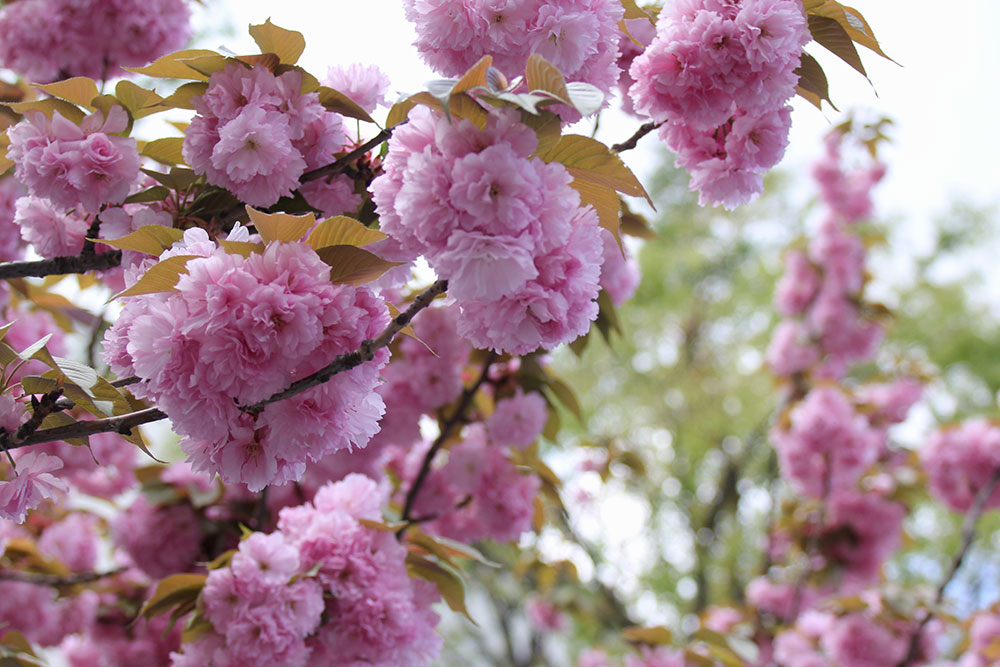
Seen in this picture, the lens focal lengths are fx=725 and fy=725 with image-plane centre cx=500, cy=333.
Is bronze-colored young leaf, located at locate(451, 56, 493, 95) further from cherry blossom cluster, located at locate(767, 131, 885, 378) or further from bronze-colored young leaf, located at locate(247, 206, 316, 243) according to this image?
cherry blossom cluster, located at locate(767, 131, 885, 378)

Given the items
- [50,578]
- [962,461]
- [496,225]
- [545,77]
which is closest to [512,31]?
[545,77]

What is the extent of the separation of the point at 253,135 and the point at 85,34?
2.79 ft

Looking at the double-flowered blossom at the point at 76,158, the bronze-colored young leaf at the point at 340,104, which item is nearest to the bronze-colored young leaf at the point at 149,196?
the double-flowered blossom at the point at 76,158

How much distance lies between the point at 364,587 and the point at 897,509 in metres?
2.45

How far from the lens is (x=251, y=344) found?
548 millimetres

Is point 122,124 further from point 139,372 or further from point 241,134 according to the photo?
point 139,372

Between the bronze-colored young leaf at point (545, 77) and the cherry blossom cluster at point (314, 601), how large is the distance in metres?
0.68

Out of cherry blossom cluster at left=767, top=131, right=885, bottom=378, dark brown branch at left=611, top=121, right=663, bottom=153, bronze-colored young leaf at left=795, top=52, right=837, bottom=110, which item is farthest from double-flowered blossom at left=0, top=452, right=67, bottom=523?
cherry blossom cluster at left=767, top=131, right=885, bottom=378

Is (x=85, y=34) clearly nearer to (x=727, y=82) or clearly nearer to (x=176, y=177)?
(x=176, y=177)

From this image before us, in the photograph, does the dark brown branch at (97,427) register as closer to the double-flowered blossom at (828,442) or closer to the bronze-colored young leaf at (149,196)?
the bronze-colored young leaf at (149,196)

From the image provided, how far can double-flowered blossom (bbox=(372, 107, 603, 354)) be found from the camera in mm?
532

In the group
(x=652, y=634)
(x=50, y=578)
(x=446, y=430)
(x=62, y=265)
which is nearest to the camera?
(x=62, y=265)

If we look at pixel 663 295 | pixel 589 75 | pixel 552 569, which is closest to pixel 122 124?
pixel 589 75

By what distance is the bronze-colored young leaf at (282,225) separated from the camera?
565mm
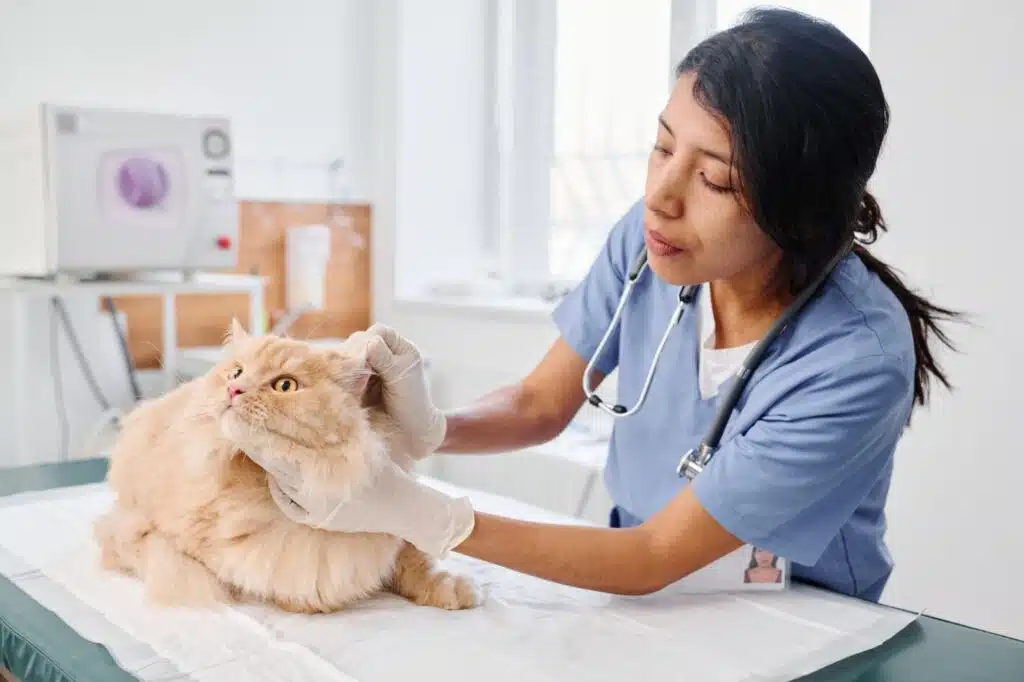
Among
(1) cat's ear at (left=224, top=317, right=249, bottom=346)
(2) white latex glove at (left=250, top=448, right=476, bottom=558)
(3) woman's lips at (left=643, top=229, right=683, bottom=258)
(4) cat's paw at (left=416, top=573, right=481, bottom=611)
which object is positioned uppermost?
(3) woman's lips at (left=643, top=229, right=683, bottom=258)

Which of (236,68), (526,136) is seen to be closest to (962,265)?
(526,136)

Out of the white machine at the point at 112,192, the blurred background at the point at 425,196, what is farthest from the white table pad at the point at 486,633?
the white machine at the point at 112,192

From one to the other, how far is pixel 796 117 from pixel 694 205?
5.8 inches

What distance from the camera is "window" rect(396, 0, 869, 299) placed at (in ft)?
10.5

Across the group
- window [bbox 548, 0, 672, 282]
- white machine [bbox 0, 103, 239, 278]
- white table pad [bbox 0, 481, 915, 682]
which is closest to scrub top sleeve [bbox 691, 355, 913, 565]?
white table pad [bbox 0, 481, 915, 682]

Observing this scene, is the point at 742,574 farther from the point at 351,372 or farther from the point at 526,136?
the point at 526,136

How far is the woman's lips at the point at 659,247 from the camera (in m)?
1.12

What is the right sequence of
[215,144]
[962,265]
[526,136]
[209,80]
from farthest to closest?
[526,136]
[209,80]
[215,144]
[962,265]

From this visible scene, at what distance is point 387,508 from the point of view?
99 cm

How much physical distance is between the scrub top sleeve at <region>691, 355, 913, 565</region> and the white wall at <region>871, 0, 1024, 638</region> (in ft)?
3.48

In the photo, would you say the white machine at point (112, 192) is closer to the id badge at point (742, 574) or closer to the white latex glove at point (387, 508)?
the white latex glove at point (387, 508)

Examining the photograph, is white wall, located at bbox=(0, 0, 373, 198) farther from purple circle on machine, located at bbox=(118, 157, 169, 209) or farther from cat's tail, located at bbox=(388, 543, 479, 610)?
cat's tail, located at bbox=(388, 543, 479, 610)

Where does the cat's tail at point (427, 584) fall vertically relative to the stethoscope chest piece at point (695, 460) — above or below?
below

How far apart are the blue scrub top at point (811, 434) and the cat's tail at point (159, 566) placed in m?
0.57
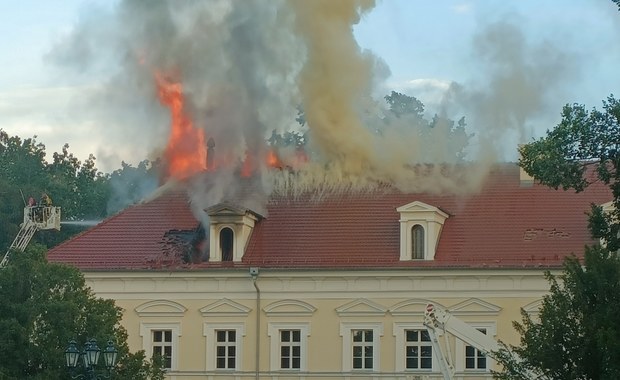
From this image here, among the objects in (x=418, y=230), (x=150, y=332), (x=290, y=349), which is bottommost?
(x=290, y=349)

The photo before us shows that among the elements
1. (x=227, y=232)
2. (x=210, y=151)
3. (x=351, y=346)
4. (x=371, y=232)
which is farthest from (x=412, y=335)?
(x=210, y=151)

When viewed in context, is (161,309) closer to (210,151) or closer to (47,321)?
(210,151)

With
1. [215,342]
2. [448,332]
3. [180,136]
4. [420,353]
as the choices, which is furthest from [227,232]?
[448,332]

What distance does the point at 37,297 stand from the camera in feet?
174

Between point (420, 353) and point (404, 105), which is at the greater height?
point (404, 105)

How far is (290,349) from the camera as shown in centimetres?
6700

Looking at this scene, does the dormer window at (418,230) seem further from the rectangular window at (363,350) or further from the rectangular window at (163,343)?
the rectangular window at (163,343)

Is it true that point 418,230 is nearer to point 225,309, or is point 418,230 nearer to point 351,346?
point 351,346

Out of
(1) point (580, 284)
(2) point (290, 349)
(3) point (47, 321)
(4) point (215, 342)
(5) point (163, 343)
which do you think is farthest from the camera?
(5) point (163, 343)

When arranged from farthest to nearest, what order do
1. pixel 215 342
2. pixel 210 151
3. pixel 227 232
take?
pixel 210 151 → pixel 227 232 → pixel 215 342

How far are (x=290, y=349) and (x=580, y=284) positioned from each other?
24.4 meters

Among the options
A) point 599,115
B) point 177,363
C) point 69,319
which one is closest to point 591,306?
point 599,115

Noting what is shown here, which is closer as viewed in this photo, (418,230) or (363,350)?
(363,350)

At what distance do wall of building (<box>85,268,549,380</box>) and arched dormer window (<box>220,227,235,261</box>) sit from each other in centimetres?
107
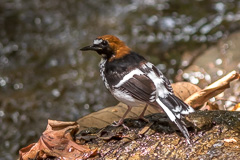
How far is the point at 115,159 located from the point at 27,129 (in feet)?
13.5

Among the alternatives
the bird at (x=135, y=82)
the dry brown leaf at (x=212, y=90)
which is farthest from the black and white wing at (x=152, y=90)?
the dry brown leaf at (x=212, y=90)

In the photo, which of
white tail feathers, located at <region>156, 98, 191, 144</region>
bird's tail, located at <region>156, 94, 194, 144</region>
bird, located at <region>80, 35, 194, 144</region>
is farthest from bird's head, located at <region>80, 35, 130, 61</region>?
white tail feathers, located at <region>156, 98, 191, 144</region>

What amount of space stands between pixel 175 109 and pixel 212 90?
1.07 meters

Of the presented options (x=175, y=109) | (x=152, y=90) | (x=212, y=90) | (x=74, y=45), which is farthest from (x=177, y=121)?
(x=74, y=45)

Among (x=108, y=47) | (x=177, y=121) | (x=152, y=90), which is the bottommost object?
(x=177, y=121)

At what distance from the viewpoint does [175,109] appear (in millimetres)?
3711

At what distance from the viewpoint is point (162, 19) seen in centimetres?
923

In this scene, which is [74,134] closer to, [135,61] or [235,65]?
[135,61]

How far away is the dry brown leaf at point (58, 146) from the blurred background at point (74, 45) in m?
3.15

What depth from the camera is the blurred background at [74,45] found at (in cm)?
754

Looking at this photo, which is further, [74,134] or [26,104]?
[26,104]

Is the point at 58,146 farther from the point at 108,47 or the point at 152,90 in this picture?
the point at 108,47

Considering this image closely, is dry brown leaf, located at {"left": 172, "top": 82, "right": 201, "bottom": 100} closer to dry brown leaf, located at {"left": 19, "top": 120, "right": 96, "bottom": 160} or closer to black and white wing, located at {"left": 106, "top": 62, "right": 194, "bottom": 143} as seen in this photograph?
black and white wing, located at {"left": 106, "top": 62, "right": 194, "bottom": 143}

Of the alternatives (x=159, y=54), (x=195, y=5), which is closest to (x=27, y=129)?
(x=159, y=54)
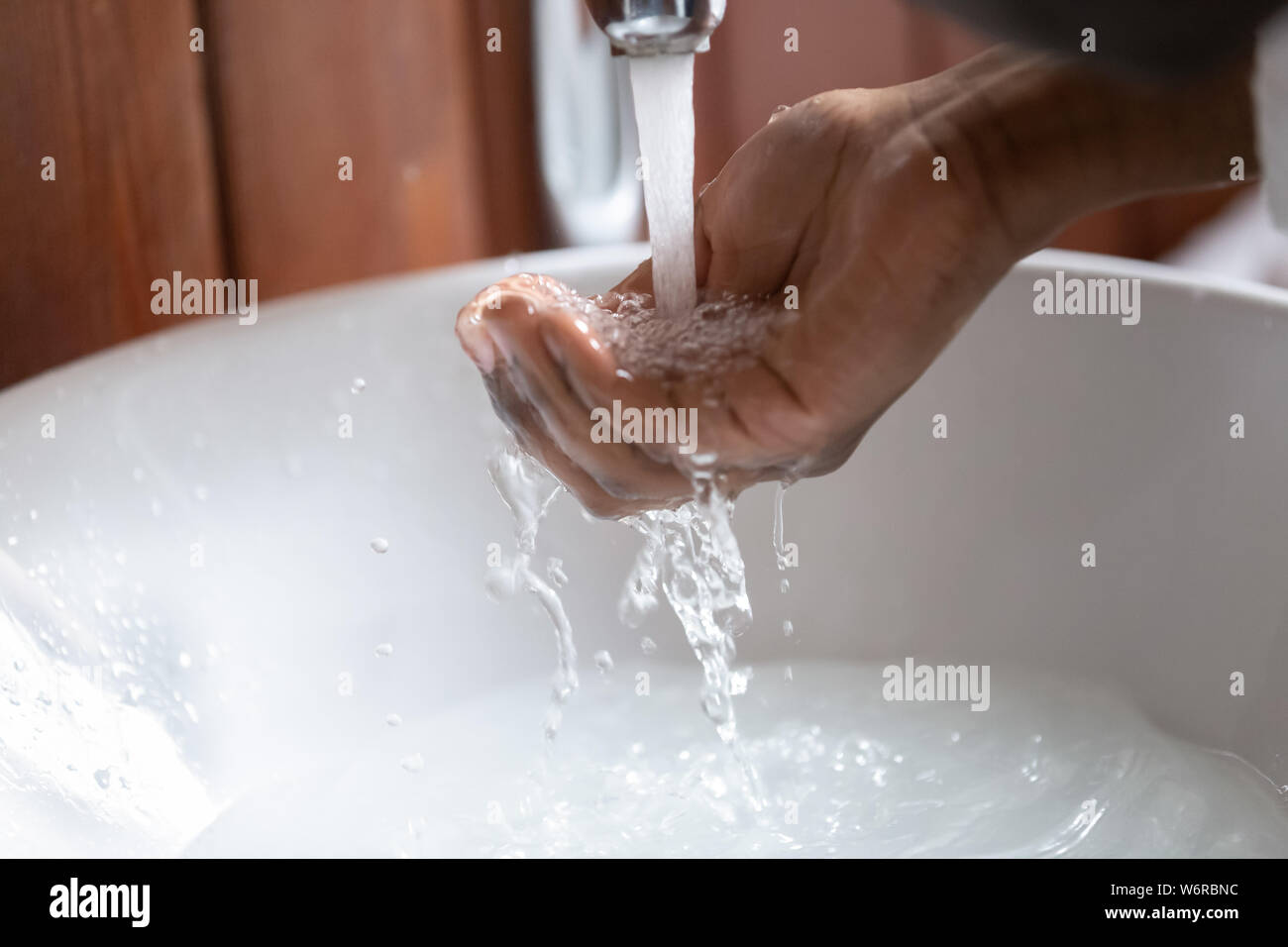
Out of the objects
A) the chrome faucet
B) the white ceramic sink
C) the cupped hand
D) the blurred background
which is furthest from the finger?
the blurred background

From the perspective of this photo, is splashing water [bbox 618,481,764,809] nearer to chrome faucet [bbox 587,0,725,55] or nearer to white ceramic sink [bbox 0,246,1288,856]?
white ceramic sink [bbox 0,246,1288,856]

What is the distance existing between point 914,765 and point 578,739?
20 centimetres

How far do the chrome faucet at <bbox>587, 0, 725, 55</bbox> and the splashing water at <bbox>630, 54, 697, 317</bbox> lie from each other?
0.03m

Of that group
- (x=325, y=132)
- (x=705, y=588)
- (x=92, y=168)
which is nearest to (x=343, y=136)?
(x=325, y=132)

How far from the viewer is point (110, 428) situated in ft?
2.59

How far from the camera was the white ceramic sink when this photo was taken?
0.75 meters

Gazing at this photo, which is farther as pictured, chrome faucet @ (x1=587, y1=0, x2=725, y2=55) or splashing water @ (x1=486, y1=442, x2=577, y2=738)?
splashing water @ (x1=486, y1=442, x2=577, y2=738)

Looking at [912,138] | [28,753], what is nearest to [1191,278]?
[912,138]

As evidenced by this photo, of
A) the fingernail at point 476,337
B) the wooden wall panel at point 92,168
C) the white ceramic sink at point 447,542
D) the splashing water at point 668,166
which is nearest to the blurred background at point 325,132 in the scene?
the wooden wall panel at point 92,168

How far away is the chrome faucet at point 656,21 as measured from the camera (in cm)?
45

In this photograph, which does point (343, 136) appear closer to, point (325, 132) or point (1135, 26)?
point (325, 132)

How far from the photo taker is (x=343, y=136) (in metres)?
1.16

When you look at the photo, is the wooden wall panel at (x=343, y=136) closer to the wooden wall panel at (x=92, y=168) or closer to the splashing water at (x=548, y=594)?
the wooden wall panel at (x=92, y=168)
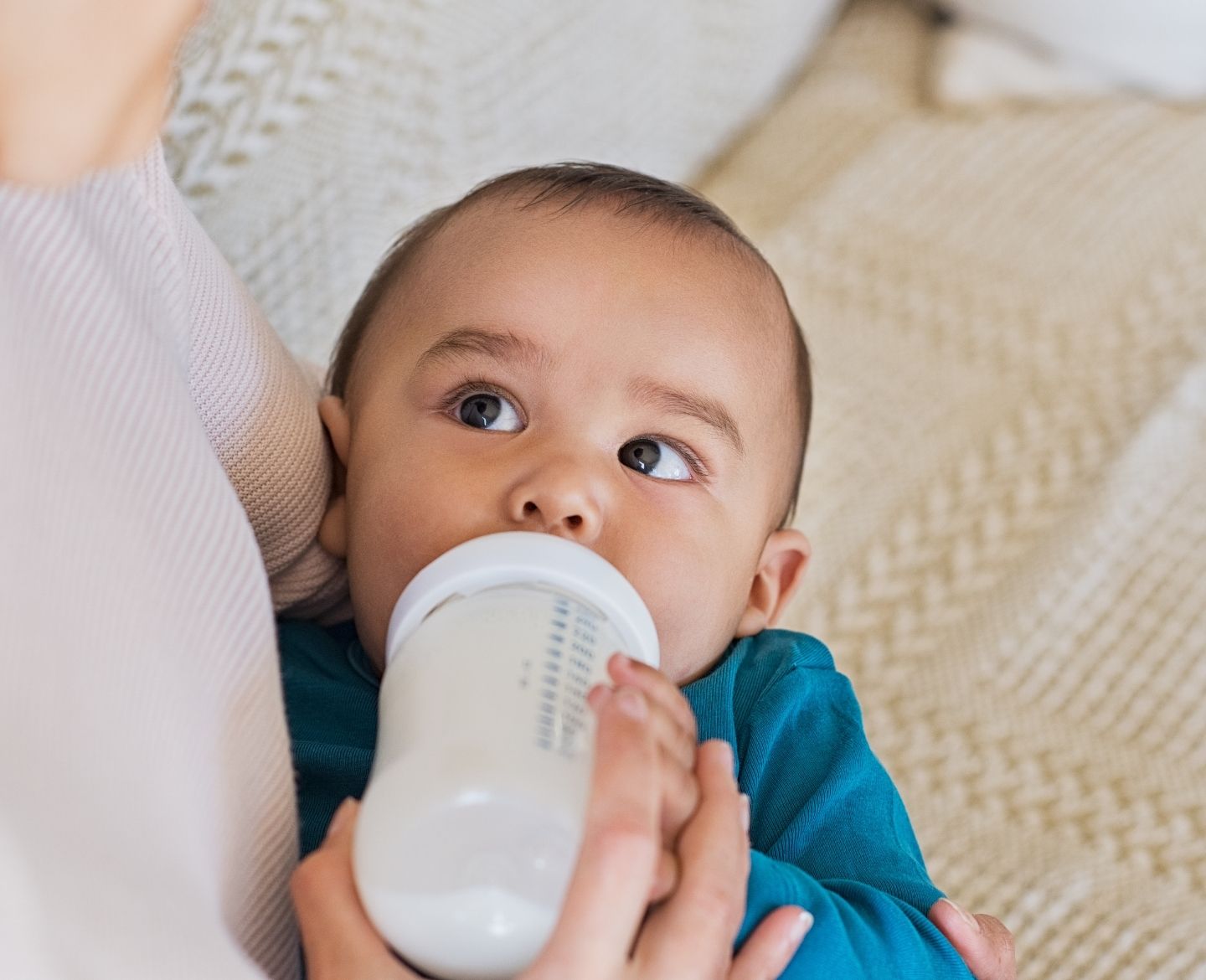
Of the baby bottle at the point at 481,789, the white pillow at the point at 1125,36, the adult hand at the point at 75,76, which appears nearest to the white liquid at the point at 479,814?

**Work to complete:**
Leave the pictures out, and please copy only the lines from the one with "How far away is the chrome" through the end of the listing.

**Solution:**
How far away is the chrome faucet at point 656,21 as measured from the camera (in cm)?
45

In this photograph, which does point (343, 136) appear closer to, point (325, 132) or point (1135, 26)?
point (325, 132)

How far from the photo taker is (x=343, y=136) (in metres)?
1.16

When you look at the photo, is the wooden wall panel at (x=343, y=136) closer to the wooden wall panel at (x=92, y=168) or closer to the splashing water at (x=548, y=594)?
the wooden wall panel at (x=92, y=168)
Of the baby bottle at the point at 481,789, the white pillow at the point at 1125,36, the adult hand at the point at 75,76, which appears nearest to the white liquid at the point at 479,814?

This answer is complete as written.